Davis had declared victory on Election Night on May 10, however, the initial election results were close enough to the point where the election could go to a runoff that his main opponent City Council President Sharon Ashe-Nadrowski held off on conceding until every vote was counted.

Runoff avoided by slim margin

In order for a runoff to have happened, Davis would have needed to get less than 50 percent of the vote plus one vote. On Election Night, he was sitting at 50.81 percent of the vote to Ashe-Nadrowski’s 42.67 percent.

After provisional ballots were counted on Tuesday, May 17, Davis was certified as the winner of the election by the Hudson County Board of Elections. And on May 18, Ashe-Nadrowski conceded, noting she would remain active in the community.

The results were further confirmed when the Bayonne City Council approved a resolution at its May 18 meeting certifying the results. And now that the election has been both certified by the county and city, post-election hindsight is 20/20.

In addition to Davis and Ashe-Nadrowski, doctor and lawyer Mitchell Brown also ran for mayor in the 2022 municipal election, his second consecutive time including 2018. This time, Brown ran a relatively quiet campaign, launching it relatively late on April 18, just weeks away from May 10.

Publicly, Brown held one campaign event at The Chandelier at 1081 Broadway on April 21. He also participated in the first mayoral debate before deciding to abstain from the second alongside Ashe-Nadrowski on account of Davis not participating in the first one.

Other than that, Brown ran what he himself even called a “shoestring” campaign. And that showed; he garnered a total of 6.36 percent of the vote, or just 630 votes.

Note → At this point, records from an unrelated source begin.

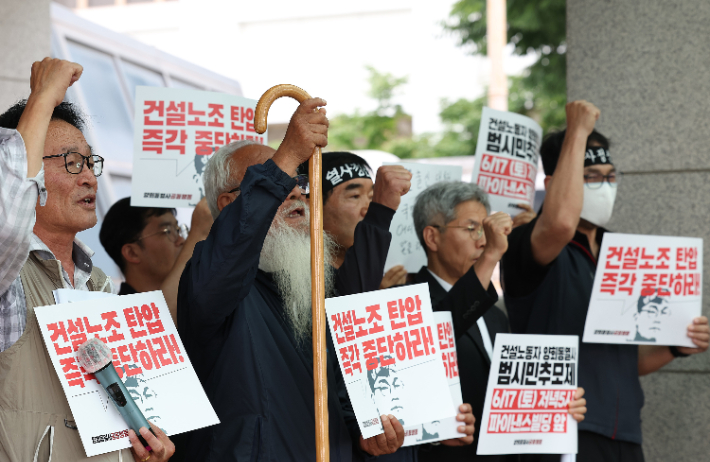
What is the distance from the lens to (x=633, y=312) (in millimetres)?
3287

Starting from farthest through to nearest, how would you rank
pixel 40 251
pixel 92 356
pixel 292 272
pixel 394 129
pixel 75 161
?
pixel 394 129, pixel 292 272, pixel 75 161, pixel 40 251, pixel 92 356

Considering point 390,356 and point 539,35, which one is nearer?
point 390,356

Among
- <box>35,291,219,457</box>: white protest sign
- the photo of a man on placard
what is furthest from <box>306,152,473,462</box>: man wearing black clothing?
the photo of a man on placard

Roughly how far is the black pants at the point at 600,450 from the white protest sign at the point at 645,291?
1.31 ft

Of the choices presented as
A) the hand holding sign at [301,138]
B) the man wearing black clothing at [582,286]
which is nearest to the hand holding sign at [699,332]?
the man wearing black clothing at [582,286]

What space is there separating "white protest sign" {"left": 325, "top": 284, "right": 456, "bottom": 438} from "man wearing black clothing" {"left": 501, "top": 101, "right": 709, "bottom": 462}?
93 cm

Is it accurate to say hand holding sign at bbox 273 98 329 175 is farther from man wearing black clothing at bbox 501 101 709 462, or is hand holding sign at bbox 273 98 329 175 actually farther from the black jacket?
man wearing black clothing at bbox 501 101 709 462

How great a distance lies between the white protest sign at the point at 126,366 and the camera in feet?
6.17

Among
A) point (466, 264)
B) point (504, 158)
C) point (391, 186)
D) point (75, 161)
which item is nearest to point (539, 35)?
point (504, 158)

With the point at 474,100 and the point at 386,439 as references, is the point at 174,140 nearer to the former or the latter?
the point at 386,439

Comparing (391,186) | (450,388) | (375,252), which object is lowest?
(450,388)

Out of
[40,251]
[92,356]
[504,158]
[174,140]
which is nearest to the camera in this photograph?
[92,356]

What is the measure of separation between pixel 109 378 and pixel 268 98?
0.81 metres

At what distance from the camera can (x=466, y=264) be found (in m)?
3.40
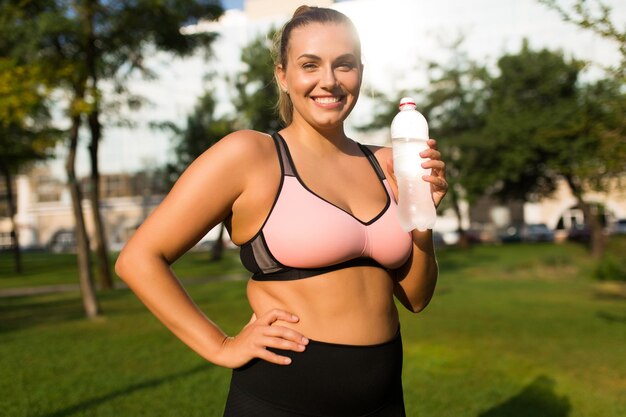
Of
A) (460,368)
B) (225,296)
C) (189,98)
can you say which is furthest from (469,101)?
(460,368)

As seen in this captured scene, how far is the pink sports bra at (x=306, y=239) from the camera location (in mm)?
1986

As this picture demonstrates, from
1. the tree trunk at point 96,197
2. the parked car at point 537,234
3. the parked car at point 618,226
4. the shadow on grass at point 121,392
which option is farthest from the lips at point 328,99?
the parked car at point 537,234

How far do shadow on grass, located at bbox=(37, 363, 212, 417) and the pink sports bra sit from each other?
18.2 feet

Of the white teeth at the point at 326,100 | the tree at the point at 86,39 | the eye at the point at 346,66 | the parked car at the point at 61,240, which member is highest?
the tree at the point at 86,39

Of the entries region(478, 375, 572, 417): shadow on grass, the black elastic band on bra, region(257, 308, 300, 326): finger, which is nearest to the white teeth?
the black elastic band on bra

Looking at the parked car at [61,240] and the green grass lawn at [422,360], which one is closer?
the green grass lawn at [422,360]

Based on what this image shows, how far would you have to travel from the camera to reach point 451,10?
140ft

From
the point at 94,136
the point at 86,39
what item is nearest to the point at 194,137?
the point at 94,136

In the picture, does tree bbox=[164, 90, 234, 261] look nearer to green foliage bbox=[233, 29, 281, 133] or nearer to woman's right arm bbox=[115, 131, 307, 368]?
green foliage bbox=[233, 29, 281, 133]

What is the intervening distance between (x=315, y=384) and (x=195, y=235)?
0.59 m

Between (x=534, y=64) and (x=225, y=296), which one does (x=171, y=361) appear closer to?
(x=225, y=296)

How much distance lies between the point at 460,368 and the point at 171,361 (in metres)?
4.02

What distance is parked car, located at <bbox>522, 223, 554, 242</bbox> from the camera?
57.1 metres

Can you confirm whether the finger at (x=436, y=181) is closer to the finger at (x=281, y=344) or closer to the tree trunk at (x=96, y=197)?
the finger at (x=281, y=344)
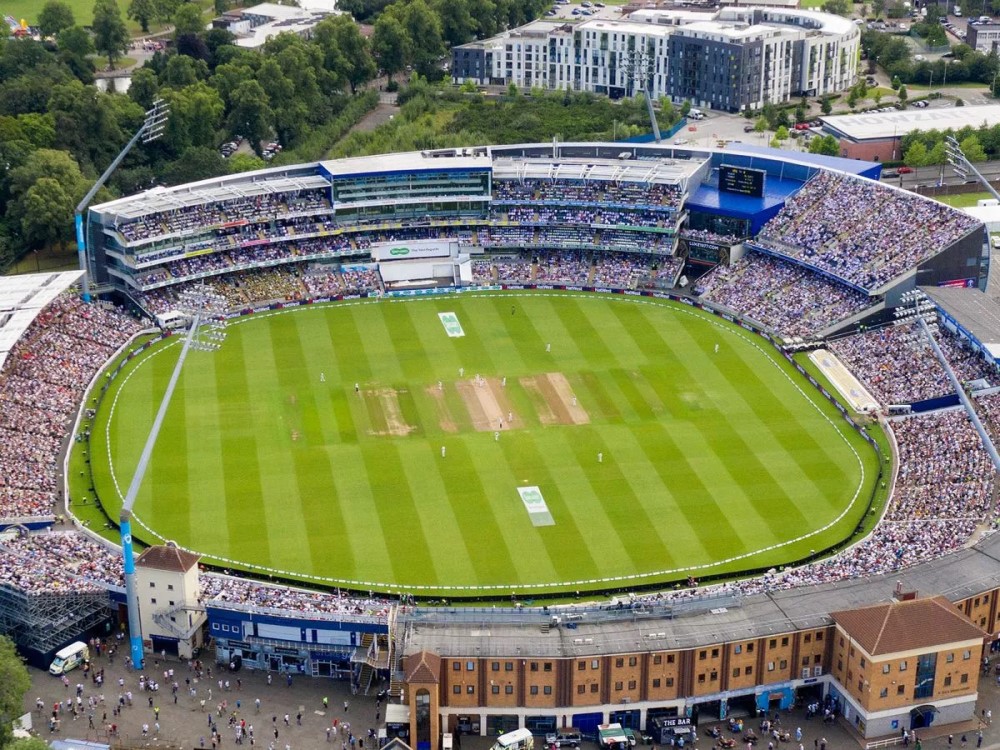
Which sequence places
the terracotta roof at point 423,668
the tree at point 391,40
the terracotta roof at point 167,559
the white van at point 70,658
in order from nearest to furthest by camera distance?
the terracotta roof at point 423,668
the white van at point 70,658
the terracotta roof at point 167,559
the tree at point 391,40

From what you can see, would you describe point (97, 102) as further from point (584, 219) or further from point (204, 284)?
point (584, 219)

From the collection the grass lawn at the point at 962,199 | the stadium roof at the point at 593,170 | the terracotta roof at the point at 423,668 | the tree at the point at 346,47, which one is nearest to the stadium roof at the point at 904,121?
the grass lawn at the point at 962,199

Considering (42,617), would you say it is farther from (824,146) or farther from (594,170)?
(824,146)

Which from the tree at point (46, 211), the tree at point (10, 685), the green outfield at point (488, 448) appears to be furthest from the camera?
the tree at point (46, 211)

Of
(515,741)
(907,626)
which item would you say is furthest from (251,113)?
(907,626)

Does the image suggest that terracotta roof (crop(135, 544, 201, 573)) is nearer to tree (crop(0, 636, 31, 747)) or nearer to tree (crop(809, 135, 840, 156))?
tree (crop(0, 636, 31, 747))

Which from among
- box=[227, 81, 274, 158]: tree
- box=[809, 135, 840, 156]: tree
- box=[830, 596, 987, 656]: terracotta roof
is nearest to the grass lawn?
box=[809, 135, 840, 156]: tree

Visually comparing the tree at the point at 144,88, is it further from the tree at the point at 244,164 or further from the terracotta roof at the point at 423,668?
the terracotta roof at the point at 423,668
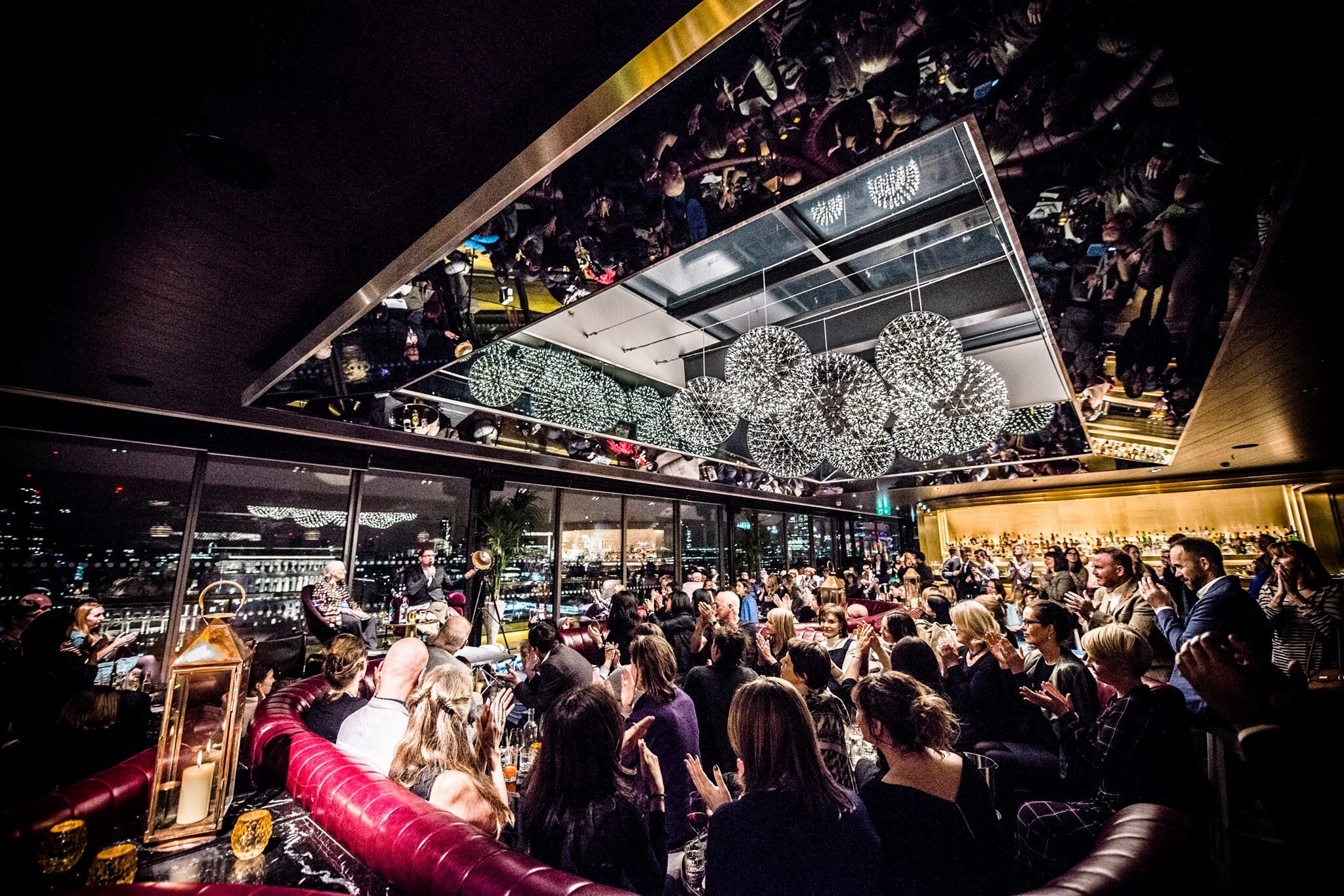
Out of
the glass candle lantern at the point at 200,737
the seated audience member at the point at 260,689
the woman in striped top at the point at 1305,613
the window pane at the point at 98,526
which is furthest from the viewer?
the window pane at the point at 98,526

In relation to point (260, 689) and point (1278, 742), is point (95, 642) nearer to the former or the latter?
point (260, 689)

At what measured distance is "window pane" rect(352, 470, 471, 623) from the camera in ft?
22.9

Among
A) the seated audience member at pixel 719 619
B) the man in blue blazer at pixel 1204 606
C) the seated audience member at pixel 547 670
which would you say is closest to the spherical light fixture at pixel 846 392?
the seated audience member at pixel 719 619

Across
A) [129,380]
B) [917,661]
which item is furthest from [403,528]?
[917,661]

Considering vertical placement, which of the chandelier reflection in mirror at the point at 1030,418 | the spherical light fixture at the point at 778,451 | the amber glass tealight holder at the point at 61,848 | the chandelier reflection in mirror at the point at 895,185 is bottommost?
the amber glass tealight holder at the point at 61,848

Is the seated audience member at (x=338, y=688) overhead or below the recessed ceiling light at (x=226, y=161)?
below

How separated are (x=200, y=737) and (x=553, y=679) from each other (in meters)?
1.78

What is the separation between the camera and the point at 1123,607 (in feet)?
13.7

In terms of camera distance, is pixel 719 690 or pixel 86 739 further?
pixel 719 690

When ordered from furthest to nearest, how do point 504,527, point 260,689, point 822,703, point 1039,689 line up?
1. point 504,527
2. point 260,689
3. point 1039,689
4. point 822,703

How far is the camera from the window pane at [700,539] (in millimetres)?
12156

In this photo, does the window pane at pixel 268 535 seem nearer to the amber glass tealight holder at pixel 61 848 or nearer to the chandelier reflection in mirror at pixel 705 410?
the chandelier reflection in mirror at pixel 705 410

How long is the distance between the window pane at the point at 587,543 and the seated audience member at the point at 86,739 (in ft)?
22.3

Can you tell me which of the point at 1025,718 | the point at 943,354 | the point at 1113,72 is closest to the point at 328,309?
the point at 1113,72
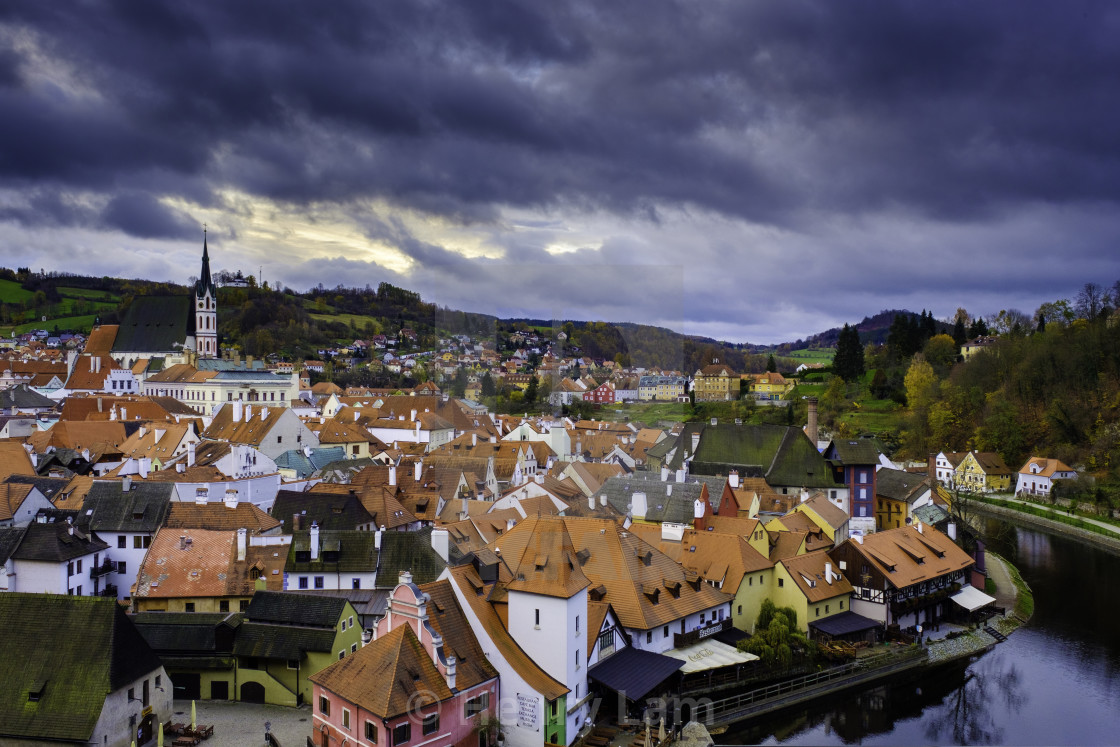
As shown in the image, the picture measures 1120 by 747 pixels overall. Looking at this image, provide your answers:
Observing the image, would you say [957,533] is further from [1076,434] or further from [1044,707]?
[1076,434]

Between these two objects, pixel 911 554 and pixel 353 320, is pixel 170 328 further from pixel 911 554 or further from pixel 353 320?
pixel 911 554

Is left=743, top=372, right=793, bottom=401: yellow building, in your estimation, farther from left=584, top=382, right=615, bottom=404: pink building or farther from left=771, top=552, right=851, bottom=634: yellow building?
left=584, top=382, right=615, bottom=404: pink building

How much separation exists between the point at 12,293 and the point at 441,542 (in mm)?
124074

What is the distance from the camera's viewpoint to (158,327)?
72688mm

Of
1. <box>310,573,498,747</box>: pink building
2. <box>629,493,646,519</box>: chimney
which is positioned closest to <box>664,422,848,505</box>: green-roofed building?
<box>629,493,646,519</box>: chimney

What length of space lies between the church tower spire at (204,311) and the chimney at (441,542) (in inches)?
2322

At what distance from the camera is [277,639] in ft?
54.4

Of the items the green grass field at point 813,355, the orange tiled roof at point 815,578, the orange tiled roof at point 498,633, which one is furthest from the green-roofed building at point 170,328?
the green grass field at point 813,355

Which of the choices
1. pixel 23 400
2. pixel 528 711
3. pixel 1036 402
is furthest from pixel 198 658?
pixel 1036 402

Brown finished in third, and there were 13 write-in votes or .13 percent of the vote.

While Brown could be considered a spoiler candidate for Ashe-Nadrowski, even with his votes, she would only be at 48.93 percent of the vote to Davis’ 50.94 percent. However, there is also an argument to be made that if Brown had not run at all, one less voice attacking Ashe-Nadrowski could have yielded a higher voter turnout and may have brought things to a runoff.

Low turnout across the state

Speaking of voter turnout, now that every vote has been counted there’s no other way to put it. Turnout was poor this year in Bayonne.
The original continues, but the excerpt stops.